▸ Excerpt provided
● ● ● ●

Elizabeth Swados Dies: Her Broadway Musical ‘Runaways’ Gave Voice To The Voiceless

Elizabeth Swados, whose transcendent pan-cultural musical Runaways inspired generations of theater artists well beyond its 1978 Broadway run, died Tuesday in Manhattan. She was 64 and had recently undergone surgery for esophageal cancer, her wife, Roz Lichter, confirmed.

Runaways came out of the fevered artistic cauldron that was Joseph Papp’s Public Theater in the 1970’s. Swados, like Michael Bennett with A Chorus Line, was one of the young, irrepressible creators Papp took under his wing. Indeed, the two musicals came from similar impulses, though they could not have been more different artistically. Bennett was schooled in Broadway tradition and developed A Chorus Line at the Public in 1975 through interviews with the heretofore anonymous chorus singer-dancers known as gypsies. Swados was more tuned to the anarchic world of off-off Broadway, having worked at Ellen Stewart’s La Mama Experimental Theatre Club with such towering figures as Andre Serban, before landing on Lafayette Street, home of Papp’s New York Shakespeare Festival and its home base, the Public Theater.

Runaways also came out of interviews, in this case with street kids who told their stories of alienation, disenfranchisement and loss and who would later became part of the cast when the deceptively ragtag musical moved from the Public, in New York’s East Village, uptown to Broadway. Its imagery was raw and urban — the poster featured a chain-link fence — and the show was a synthesis of Swados’ outside and internal influences. They included rock ‘n’ roll, classical and world music (like Olivier Messiaen, she was entranced by birdsong and incorporated it in her scores) as well as the personal demons, notably depression, that seemed woven into her DNA: Her mother’s death was a suicide and her beloved brother struggled with schizophrenia and died young.

● ● ● ●

▸ What the task asks
Will you repeat word for word the passage of the Elizabeth Swados obituary above, from "Elizabeth Swados, whose" up to and including "Roz Lichter, confirmed."?

● ● ● ●

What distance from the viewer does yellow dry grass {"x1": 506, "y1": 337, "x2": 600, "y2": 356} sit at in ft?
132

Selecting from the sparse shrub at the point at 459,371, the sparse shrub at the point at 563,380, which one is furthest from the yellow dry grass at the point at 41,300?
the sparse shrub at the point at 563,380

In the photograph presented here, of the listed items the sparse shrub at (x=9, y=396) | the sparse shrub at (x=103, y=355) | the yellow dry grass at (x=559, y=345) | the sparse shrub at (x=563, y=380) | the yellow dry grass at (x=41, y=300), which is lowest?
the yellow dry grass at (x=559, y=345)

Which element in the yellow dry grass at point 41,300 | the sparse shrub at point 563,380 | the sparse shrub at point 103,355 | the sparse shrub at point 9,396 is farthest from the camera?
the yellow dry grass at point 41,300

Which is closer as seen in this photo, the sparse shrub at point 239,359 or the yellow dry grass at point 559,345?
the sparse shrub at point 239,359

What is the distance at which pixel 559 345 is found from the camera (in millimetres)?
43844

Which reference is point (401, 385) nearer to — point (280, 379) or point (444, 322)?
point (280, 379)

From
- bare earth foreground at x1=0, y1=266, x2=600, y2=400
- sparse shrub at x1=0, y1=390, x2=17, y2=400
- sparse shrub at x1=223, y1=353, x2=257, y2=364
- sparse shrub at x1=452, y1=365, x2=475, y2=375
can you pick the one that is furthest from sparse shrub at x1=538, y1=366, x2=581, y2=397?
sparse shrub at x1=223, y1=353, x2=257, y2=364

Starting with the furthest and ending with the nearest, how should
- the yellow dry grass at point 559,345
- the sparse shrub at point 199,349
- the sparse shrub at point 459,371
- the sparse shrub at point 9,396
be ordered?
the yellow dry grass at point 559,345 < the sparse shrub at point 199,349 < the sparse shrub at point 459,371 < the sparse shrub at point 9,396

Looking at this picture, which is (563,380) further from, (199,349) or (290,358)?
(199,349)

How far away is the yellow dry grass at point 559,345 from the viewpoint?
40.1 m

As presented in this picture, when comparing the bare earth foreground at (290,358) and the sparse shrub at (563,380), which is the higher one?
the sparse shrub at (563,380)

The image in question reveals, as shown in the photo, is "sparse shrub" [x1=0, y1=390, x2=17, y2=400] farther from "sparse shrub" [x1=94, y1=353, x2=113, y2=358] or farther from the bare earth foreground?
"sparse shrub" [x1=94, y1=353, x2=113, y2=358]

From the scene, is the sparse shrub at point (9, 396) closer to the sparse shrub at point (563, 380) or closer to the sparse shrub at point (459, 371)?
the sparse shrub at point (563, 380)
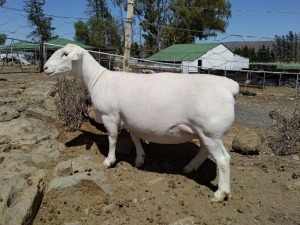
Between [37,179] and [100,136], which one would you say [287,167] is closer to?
[100,136]

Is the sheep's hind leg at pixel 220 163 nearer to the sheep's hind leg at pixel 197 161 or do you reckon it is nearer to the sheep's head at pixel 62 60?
the sheep's hind leg at pixel 197 161

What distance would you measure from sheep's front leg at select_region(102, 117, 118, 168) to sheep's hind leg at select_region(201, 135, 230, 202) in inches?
56.7

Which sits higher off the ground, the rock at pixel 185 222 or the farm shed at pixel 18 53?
the farm shed at pixel 18 53

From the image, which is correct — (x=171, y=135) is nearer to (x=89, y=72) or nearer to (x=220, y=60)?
(x=89, y=72)

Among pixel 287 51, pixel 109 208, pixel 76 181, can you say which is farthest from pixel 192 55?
pixel 109 208

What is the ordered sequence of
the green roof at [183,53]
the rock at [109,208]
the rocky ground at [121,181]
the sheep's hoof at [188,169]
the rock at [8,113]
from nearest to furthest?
the rocky ground at [121,181] < the rock at [109,208] < the sheep's hoof at [188,169] < the rock at [8,113] < the green roof at [183,53]

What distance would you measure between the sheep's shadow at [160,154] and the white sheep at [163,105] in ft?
0.70

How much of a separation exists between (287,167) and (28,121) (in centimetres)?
441

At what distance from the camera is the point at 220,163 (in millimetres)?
4340

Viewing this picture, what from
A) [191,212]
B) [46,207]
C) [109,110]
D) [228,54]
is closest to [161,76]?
[109,110]

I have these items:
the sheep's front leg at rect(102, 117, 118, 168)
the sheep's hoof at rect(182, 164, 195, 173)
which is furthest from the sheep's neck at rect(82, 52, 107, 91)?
the sheep's hoof at rect(182, 164, 195, 173)

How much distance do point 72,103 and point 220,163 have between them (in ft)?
10.9

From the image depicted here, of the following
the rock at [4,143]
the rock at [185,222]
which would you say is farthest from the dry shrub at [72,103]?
the rock at [185,222]

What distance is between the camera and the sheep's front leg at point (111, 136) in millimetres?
5141
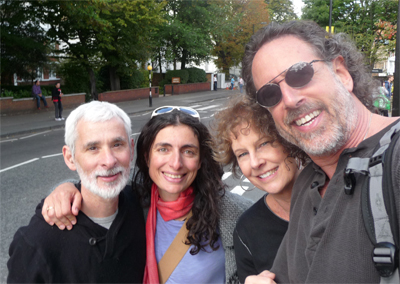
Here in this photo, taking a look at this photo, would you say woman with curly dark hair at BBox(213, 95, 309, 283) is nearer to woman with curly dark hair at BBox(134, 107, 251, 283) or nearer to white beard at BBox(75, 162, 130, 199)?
woman with curly dark hair at BBox(134, 107, 251, 283)

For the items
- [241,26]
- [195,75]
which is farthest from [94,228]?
[241,26]

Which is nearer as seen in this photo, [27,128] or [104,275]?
[104,275]

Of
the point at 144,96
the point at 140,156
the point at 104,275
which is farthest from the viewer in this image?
the point at 144,96

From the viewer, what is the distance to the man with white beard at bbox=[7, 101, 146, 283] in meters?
1.72

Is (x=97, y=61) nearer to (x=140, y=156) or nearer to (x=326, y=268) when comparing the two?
(x=140, y=156)

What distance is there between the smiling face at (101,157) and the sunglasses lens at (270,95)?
0.86 meters

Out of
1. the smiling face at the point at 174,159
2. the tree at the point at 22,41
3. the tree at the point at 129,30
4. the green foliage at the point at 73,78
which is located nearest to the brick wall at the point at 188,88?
the tree at the point at 129,30

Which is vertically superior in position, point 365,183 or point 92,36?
point 92,36

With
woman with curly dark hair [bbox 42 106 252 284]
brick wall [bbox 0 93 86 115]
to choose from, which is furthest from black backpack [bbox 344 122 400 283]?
brick wall [bbox 0 93 86 115]

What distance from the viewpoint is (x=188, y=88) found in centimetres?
3559

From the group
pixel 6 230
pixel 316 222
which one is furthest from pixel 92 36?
pixel 316 222

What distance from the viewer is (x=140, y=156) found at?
2.51m

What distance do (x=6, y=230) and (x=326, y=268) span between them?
16.0 ft

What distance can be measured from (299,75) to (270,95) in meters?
0.16
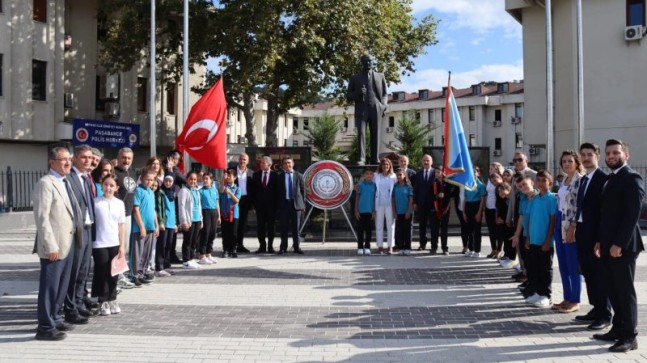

● ● ● ●

▸ Response area
Elizabeth Swados, whose transcendent pan-cultural musical Runaways inspired generations of theater artists well beyond its 1978 Broadway run, died Tuesday in Manhattan. She was 64 and had recently undergone surgery for esophageal cancer, her wife, Roz Lichter, confirmed.